→ **Instructions to follow**
Reproduce everything from the line containing "How far away from the viewer" down to the last of the items, without any changes.

→ **Task input**

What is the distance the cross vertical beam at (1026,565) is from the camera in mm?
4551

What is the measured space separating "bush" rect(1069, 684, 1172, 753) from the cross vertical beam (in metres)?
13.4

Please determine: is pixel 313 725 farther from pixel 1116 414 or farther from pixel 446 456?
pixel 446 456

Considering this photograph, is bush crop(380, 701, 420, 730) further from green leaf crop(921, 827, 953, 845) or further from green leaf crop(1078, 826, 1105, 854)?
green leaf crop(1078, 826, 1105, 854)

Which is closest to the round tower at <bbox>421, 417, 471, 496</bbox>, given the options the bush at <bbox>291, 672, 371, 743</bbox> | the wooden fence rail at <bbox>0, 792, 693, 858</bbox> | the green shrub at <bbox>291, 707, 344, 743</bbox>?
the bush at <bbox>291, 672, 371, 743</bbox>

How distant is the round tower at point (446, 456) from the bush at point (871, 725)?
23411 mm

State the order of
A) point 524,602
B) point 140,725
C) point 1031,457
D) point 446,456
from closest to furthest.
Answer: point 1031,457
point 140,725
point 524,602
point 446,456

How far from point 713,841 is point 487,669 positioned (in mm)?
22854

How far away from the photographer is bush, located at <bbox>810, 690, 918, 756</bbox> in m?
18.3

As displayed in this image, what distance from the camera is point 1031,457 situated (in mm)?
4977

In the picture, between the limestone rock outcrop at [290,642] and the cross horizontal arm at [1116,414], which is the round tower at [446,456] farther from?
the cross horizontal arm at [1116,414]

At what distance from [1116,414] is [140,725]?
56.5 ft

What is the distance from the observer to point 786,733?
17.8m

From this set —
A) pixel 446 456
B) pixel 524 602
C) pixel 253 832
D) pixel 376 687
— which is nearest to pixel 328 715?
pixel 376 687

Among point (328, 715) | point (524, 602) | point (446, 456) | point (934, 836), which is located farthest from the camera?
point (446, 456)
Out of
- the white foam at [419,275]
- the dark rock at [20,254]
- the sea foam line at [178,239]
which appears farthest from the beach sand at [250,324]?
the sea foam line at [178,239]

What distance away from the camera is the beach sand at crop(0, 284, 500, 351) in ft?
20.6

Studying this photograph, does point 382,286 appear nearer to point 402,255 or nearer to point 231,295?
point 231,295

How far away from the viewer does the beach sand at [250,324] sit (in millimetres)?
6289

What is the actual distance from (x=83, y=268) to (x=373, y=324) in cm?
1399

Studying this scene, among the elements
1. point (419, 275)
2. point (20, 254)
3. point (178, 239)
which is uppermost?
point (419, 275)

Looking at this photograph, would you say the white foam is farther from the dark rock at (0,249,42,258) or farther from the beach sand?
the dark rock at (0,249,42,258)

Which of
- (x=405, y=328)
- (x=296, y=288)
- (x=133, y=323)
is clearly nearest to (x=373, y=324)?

→ **Full answer**
How far away from the viewer does the beach sand at [250,324] sit (in millimetres)?
6289

What is the actual distance from (x=83, y=268) to (x=373, y=324) in cm?
1399

Studying this scene, among the elements
1. point (419, 275)
2. point (20, 254)
3. point (178, 239)
which is uppermost?
point (419, 275)

Looking at this photograph, would you say the white foam is farther from the dark rock at (0,249,42,258) or farther from the beach sand?
the dark rock at (0,249,42,258)

Which of
- (x=405, y=328)
- (x=296, y=288)
- (x=133, y=323)
is clearly nearest to (x=373, y=324)?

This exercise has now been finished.